In the chart above, we can see spikes of claims during the 1991, 2001 and 2008 recessions.
Even as the population expanded, unemployment claims during each recession declined and, even more telling, the ratio of people with UI has decreased in the past 30 years. In other words, every year, more and more people work without unemployment insurance; which means they’re net-net poorer than those who have it.
Put another way, the number of jobs with good benefits has remained the same while the growing population ends up employed without benefits. Of course, well see this, but it bears repeating because again, will new biotech development pull from the general population or will it only create more concentration of wealth in the benefit class?
Above, we see that the number of jobs available has grown, as expected, with the population, which highlights the shrinkage of high paid workers relative to everyone else.
I’m not trying to get in the weeds on this, only point out that biotech is not pulling from an expanding population of salaried workers. That doesn’t mean the biotech developments can’t succeed, drawing from this ever shrinking population, only that it must be able to function without support from a low-income, non-salaried workforce.
From a recent Wall Street Journal story:
Mr. Goodhart argued that … pensioners consume more than they produce, especially with healthcare. The dwindling pool of savings, combined with increased corporate spending to secure supply chains and make up for a lack of workers, will push up interest rates, he predicted. He said the Black Death, a 14th century pandemic, triggered a quarter-century of soaring wages and rampant inflation.
Consider the chart below. It says that when Biotech complexes were drawn-up, restaurants would have about 4 servers (under the age of 50) for every party of 5. Soon it will only be 3 servers. I already notice the shortage. Do you? Ordering form your iPhone isn’t a gimmick; it’s a necessity.
If it weren’t for Chinese students it’s likely we’d have a recession in higher education. International students ,already enrolled, will finish their education in Boston. Once they graduate we’re looking at a 45% decline in new international enrollment. Need I mention they pay full-freight?
Biotech Money Supply
Public health related corporations in Massachusetts recently took in ~$90 billion in sales.
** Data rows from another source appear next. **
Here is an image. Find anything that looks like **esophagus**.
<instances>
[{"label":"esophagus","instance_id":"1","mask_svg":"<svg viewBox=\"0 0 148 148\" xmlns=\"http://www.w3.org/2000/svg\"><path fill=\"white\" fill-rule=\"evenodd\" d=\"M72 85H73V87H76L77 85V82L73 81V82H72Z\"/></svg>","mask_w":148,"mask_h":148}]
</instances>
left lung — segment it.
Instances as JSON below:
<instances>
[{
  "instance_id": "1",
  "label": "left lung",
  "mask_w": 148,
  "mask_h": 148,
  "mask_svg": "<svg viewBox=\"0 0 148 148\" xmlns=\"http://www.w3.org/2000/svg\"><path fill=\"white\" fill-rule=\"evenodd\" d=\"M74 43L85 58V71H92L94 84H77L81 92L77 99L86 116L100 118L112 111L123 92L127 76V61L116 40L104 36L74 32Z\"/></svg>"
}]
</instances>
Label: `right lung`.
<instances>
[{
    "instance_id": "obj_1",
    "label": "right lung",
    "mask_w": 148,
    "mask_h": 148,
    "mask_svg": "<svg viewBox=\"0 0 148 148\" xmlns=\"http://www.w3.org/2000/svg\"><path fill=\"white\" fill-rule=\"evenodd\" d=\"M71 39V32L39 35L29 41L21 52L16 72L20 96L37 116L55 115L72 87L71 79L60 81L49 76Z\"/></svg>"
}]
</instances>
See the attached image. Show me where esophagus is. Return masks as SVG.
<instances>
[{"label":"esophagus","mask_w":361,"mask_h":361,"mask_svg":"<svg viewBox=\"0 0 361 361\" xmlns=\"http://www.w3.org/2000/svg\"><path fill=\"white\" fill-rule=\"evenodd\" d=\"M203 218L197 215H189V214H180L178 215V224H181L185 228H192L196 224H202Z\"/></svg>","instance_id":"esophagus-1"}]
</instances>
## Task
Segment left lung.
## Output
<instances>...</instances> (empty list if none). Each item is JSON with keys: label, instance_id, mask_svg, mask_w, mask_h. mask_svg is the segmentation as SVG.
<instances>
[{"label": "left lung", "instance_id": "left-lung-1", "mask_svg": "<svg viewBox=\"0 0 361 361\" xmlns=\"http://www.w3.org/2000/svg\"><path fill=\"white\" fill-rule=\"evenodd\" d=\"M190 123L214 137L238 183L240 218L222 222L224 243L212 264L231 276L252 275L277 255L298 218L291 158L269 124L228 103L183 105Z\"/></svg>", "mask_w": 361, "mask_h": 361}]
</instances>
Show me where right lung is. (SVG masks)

But they also service $132 billion in total debt. The trend of debt to sales raises questions. Sales have increased by 79% over the past 7 years. Debt by 129%!
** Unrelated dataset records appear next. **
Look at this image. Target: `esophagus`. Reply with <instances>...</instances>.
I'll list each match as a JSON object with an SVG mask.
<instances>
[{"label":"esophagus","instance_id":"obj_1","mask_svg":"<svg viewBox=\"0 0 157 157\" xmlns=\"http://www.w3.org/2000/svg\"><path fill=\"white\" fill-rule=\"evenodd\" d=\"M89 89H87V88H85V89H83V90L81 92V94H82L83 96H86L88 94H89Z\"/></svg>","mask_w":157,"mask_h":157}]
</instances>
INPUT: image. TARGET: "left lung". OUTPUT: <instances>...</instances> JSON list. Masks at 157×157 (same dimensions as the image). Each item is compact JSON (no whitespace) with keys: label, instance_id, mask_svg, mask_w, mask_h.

Debt is increasing, not income.
The debt issue is even worse if we look at all public companies in Massachusetts.
One should bear in mind that biotech property developers are separate from the biotech industry. Some of the buildings are being financed from retired military. USAA is one such investor. Do these veterans understand that Sanofi, for example, doesn’t have to pay rent (their retirement income) in the Cambridge Crossing’s new lab buildings? In short, all the lab space is built on spec.
Massachusetts corporations (mostly tech) are highly leveraged. An increase in borrowing rates and lower revenues would not lead to anything good.
I’ll conclude. Demographics are no longer providing growth. Large corporations have NOT been able to increase revenues faster than debt. The problems of climate change dwarf personal health issues (market for biotech). Interest rates are going up. Boston is no longer a diverse economy. The Labs won’t have easy access to low-cost support labor. And finally, it only takes one lab accident to change Boston forever.
Maybe it will all work out. We won’t know for a few years.
All I can do, like everyone else, is watch all the buildings go up, wait and see.